Early Life And Childhood

Salvador Mazza was born in Rauch, Argentina, on June 6, 1886. Francesco Mazza and Giuseppa Alfise, his parents, were Sicilian immigrants. He attended the famous Colegio Nacional de Buenos Aires for his education. He applied to the Argentine Naval Academy after graduation but was denied due to medical reasons, so he went to the University Of Buenos Aires School Of Medicine to study medicine. While finishing his graduate studies, he worked as a health inspector in Buenos Aires’ rural region. He paid close attention to immunization and disease prevention in the remote town as a health inspector. In 1903, he earned his medical degree, focusing in pathology and microbiology.

Career of Salvador Mazza

From 1910, Salvador Mazza worked as a bacteriologist at the National Department of Hygiene, which was later renamed the Ministry of Health. Salvador Mazza was dispatched to Europe by the Argentine army in 1916, around the time of World War I, to research a communicable disease that had struck the Austro-Hungarian and German Empires. Mazza met Carlos Chagas, a renowned Brazilian epidemiologist who discovered American trypanosomiasis in 1909, during his time in Europe. Salvador Mazza was invited to the Pasteur Institute in Algiers, France, in 1923 by well-known bacteriologist Charles Nicolle to research strategies for treating typhus sickness. After his return to his home country in 1925, Mazza held the office of Director at Clinical Hospital and Dean of the Bacteriology department at the UBA. Mazza invited Charles Nicolle to Buenos Aires to do additional study on the contagious Chagas illness in this capacity.

Salvador made a significant contribution to the Jujuy province of northern Argentina as the chairman of the Regional Pathologies Study, which he started in 1926. The MEPRA laboratory conducted significant research on leishmaniasis and trypanosomiasis.

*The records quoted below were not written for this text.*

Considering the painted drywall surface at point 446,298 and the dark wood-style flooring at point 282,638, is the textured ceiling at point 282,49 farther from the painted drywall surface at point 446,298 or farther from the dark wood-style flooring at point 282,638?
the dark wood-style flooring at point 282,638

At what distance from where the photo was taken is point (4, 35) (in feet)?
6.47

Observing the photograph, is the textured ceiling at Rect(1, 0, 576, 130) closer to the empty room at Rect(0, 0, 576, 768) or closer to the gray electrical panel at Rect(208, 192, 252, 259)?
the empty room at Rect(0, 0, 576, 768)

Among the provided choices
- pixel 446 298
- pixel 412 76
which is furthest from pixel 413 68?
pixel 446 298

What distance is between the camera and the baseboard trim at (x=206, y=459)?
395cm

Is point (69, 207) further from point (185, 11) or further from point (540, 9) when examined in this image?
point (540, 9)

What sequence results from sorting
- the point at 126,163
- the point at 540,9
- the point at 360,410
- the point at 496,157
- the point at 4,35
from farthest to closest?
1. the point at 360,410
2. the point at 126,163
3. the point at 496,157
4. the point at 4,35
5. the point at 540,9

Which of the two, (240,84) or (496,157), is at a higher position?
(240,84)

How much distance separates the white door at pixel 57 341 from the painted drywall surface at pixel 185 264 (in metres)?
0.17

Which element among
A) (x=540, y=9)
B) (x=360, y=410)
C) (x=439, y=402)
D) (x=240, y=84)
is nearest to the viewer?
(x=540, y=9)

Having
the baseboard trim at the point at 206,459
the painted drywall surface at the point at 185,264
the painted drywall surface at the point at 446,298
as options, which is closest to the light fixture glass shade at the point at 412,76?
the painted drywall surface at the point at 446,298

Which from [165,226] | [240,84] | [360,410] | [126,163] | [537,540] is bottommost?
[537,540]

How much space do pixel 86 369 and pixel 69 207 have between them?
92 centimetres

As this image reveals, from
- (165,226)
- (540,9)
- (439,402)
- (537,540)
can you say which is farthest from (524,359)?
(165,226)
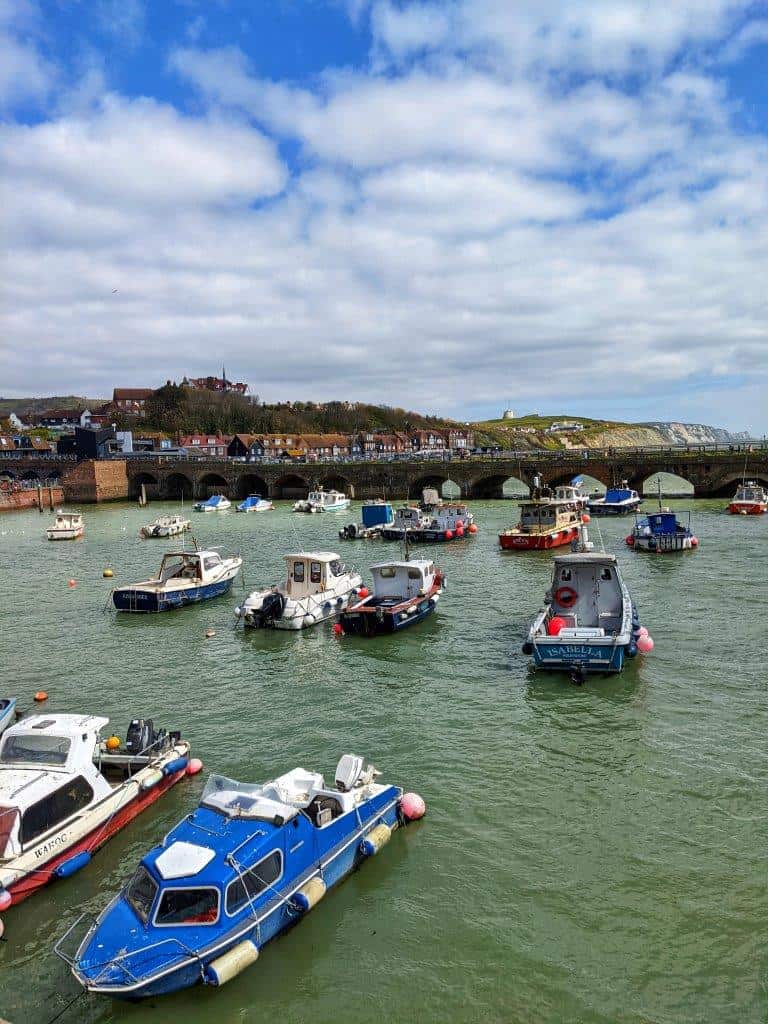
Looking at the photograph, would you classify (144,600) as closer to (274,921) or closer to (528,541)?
(274,921)

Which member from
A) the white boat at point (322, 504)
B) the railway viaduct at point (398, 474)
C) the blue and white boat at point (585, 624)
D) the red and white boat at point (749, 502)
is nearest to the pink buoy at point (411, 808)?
the blue and white boat at point (585, 624)

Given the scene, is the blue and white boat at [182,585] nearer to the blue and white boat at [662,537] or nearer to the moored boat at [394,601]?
the moored boat at [394,601]

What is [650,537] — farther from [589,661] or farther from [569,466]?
[569,466]

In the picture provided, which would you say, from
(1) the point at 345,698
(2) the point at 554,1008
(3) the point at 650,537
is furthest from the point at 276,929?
(3) the point at 650,537

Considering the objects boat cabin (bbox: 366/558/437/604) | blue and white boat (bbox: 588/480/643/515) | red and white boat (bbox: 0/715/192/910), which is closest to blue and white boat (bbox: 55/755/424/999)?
red and white boat (bbox: 0/715/192/910)

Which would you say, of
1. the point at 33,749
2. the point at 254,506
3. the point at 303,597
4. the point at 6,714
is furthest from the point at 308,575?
the point at 254,506

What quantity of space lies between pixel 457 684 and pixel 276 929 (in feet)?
42.4

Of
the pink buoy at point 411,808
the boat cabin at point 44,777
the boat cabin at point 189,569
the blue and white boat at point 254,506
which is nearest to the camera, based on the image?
the boat cabin at point 44,777

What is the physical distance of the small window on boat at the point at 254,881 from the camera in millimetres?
11573

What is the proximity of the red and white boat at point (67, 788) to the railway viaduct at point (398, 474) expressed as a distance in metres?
77.0

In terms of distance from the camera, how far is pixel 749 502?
220ft

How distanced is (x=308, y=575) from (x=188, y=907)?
23.1 metres

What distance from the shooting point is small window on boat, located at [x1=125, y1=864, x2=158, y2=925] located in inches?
452

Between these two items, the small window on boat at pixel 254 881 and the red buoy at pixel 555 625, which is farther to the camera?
the red buoy at pixel 555 625
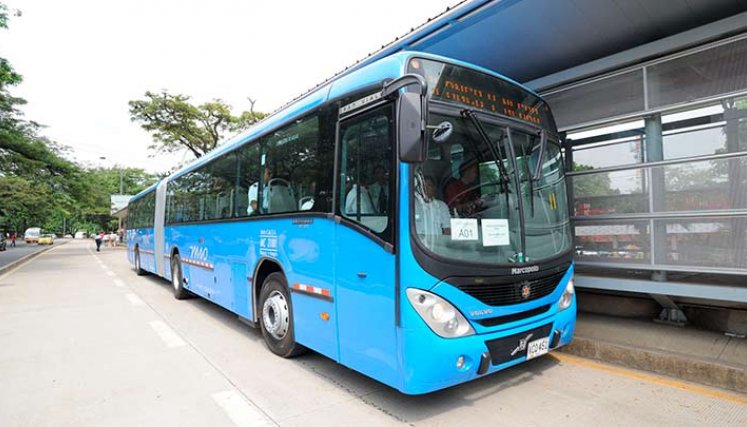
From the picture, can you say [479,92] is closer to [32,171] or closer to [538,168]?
[538,168]

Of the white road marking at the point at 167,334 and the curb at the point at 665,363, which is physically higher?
the curb at the point at 665,363

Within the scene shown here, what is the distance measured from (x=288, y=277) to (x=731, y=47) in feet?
17.4

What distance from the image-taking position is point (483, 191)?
3.53 m

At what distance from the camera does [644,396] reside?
3.71 meters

It issued periodic materials and reports and toured the countryside to educate the public about fatal infectious diseases.

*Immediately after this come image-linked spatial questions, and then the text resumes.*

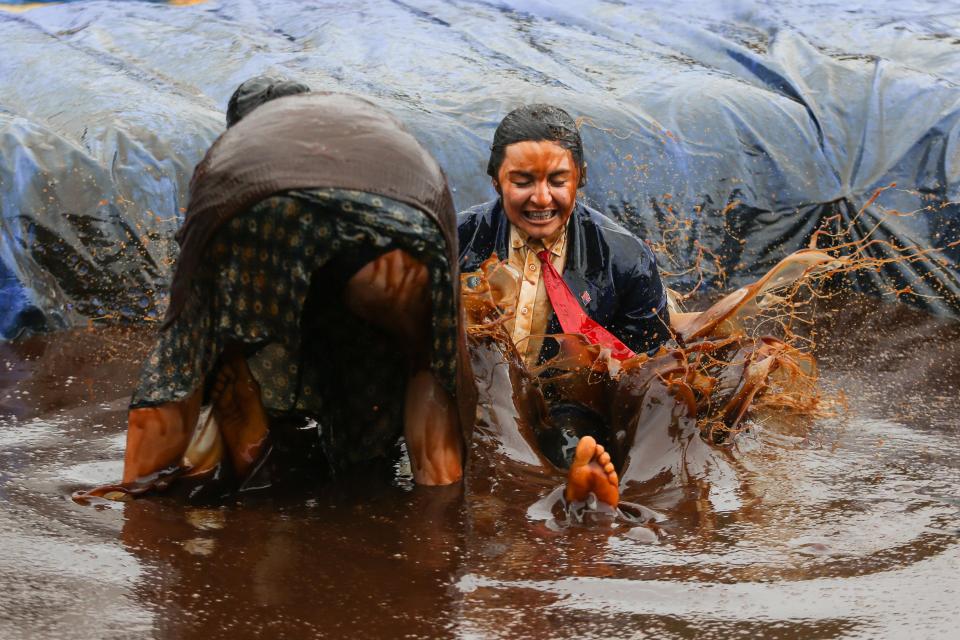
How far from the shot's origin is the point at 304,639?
7.22 ft

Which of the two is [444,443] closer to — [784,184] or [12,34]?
[784,184]

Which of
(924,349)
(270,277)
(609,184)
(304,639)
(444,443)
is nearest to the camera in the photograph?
(304,639)

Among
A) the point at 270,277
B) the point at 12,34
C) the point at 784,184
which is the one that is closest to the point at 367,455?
the point at 270,277

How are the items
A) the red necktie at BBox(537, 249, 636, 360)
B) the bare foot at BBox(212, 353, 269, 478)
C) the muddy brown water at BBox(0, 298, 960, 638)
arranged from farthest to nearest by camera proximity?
the red necktie at BBox(537, 249, 636, 360), the bare foot at BBox(212, 353, 269, 478), the muddy brown water at BBox(0, 298, 960, 638)

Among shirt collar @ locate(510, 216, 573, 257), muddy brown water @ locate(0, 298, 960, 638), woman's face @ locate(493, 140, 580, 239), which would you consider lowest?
muddy brown water @ locate(0, 298, 960, 638)

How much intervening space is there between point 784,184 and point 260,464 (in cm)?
386

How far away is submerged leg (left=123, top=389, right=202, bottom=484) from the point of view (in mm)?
2811

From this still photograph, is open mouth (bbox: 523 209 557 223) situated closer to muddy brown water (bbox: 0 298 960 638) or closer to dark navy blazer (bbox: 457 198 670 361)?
dark navy blazer (bbox: 457 198 670 361)

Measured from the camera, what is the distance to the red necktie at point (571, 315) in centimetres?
380

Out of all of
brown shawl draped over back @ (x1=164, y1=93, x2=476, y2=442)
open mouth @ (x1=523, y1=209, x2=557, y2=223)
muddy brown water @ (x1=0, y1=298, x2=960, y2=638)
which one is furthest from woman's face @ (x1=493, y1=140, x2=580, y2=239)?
brown shawl draped over back @ (x1=164, y1=93, x2=476, y2=442)

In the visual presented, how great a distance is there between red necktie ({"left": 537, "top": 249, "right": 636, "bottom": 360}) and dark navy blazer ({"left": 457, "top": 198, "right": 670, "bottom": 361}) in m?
0.04

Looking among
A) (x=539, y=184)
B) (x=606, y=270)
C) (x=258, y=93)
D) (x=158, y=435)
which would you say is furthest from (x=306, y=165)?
(x=606, y=270)

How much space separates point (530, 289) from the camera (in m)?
3.91

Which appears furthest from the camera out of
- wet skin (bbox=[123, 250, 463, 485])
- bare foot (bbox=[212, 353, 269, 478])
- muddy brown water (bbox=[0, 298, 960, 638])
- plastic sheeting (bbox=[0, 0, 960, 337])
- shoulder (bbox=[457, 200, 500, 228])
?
plastic sheeting (bbox=[0, 0, 960, 337])
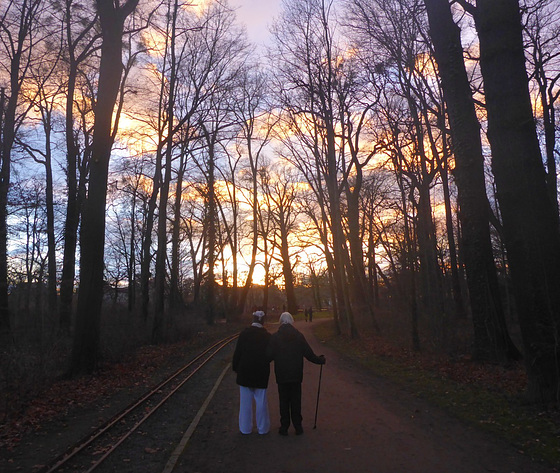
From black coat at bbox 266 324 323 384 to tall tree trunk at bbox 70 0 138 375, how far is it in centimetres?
767

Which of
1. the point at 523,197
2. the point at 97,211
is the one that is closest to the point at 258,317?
the point at 523,197

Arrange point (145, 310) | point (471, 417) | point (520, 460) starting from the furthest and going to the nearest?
point (145, 310)
point (471, 417)
point (520, 460)

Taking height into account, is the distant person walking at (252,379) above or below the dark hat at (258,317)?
below

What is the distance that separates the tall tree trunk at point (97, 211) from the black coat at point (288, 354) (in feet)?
A: 25.2

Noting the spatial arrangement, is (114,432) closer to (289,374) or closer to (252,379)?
(252,379)

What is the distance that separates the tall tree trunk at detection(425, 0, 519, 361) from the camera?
11.5 m

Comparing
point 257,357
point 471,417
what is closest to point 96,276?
point 257,357

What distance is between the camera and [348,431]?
6.83 m

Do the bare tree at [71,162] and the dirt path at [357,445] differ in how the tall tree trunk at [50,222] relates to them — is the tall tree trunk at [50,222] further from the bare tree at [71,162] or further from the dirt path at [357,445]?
the dirt path at [357,445]

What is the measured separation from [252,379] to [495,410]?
3991 millimetres

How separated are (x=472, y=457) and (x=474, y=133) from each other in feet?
27.3

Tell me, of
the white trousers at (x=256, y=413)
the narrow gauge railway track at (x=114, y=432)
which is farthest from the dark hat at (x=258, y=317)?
the narrow gauge railway track at (x=114, y=432)

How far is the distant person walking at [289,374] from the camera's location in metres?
6.71

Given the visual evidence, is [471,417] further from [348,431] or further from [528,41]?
[528,41]
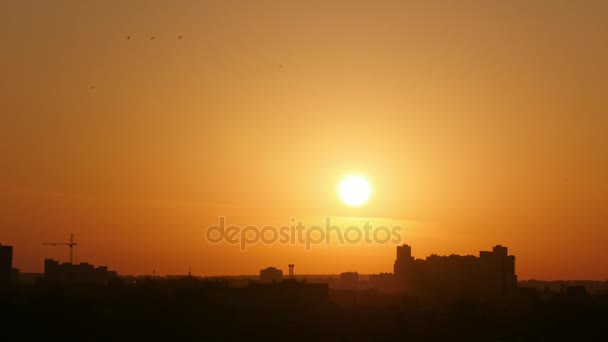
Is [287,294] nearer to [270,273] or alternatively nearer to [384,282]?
[270,273]

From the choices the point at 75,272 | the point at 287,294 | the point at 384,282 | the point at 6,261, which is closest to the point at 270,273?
the point at 384,282

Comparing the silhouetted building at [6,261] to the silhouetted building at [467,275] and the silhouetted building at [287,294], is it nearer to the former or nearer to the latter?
the silhouetted building at [287,294]

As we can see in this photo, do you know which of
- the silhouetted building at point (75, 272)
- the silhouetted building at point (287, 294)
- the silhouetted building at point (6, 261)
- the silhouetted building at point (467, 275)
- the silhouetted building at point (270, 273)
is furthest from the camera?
the silhouetted building at point (270, 273)

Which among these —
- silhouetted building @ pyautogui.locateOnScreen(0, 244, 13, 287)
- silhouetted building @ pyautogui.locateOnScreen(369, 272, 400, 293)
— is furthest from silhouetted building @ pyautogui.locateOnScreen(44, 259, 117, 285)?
silhouetted building @ pyautogui.locateOnScreen(369, 272, 400, 293)

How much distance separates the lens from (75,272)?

MEPRA took steps to combat the insect disease triatoma infestans, also known as vinchuca. Salvador actively promoted the burning of thatched roofs in rural areas, which had been discovered to be a breeding site for the vinchucas. MEPRA has published over 551 publications and reports by 1944, including 482 by Dr. Mazza. Dr. Salvador Mazza also established Scientific Societies in seven northern provinces of Argentina in 1926-1927 to conduct research on prevalent ailments. Dr. Salvador Mazza also worked with Dr.

Guillermo Paterson, an English Argentine epidemiologist noted for his malaria research. Dr. Mazza’s study on trypanosomiasis was discussed in the famous VI National Congress of Medicine held in 1939 by the South American medical community. Despite the government’s opposition, Dr. Salvador enlisted the help of Dr. Alexander Fleming, a Scottish scientist, to produce penicillin in Argentina in 1942.

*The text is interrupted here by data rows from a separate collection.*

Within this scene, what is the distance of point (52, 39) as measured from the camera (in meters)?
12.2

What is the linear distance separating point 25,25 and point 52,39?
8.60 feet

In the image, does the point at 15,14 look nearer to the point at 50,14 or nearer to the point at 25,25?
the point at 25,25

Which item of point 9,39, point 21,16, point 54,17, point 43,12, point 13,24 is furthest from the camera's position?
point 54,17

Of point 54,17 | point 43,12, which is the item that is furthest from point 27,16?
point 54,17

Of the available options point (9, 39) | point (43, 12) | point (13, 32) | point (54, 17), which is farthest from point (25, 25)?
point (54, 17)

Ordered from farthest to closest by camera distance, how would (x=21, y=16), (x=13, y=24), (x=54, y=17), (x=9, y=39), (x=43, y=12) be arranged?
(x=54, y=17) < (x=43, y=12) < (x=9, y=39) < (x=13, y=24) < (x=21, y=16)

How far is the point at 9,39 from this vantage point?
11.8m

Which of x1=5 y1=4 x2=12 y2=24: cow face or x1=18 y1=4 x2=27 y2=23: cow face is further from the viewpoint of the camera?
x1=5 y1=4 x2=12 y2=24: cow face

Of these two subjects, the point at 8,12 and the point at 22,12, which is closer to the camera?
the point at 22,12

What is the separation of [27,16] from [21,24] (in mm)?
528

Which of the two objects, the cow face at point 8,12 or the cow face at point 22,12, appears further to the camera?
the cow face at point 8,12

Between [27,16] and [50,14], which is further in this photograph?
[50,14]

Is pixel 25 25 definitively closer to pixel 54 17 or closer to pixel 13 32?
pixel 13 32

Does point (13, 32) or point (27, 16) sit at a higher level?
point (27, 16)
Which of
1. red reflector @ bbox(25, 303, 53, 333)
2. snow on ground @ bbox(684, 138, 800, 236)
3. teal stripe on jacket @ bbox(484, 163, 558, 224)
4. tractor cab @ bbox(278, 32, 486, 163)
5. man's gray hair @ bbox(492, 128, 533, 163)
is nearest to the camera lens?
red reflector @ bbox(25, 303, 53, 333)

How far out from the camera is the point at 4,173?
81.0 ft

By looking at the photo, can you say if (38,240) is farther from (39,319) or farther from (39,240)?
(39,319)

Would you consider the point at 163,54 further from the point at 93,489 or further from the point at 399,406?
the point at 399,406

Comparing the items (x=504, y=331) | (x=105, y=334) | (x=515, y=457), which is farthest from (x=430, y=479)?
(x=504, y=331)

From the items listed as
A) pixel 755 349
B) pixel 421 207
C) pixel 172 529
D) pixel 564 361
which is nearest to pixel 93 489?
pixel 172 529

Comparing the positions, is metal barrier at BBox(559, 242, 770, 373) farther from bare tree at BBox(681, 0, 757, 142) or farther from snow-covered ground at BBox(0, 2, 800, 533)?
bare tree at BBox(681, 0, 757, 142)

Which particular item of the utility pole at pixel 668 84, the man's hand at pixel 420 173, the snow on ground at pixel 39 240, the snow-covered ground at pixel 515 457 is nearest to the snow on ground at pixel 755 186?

Personal Experiences of Salvador Mazza

In 1914, Salvador Mazza married Clorinda Brgida Razori, and the couple had a long and happy marriage. In 1995, the life story of Dr. Mazza was portrayed in the Argentine film “Houses of Fire,” directed by Juan Bautista Stagnaro.

Death of Salvador Mazza

Salvador Mazza passed away in Mexico on November 9, 1946. According to sources, Dr. Salvador died of trypanosomiasis, a disease that he had spent his whole life trying to eliminate. He had a persistent cardiac Sincope while in Monterrey, Mexico, for the First International Brucellosis Congress. He died when he was 60 years old.

Estimated Net Worth

Salvador is one of the richest Doctor & listed on most popular Doctor. According to our analysis, Wikipedia, Forbes & Business Insider, Salvador Mazza net worth is approximately $1.5 Million.